■ Task requirements
Rewrite each of the entries below with "camera" swapped for "viewer", keeping every other part the same.

■ Raw records
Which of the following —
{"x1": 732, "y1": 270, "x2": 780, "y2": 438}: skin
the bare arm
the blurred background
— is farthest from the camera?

■ Answer
Which of the following —
{"x1": 732, "y1": 270, "x2": 780, "y2": 438}: skin
the bare arm
the blurred background
— is farthest from the viewer?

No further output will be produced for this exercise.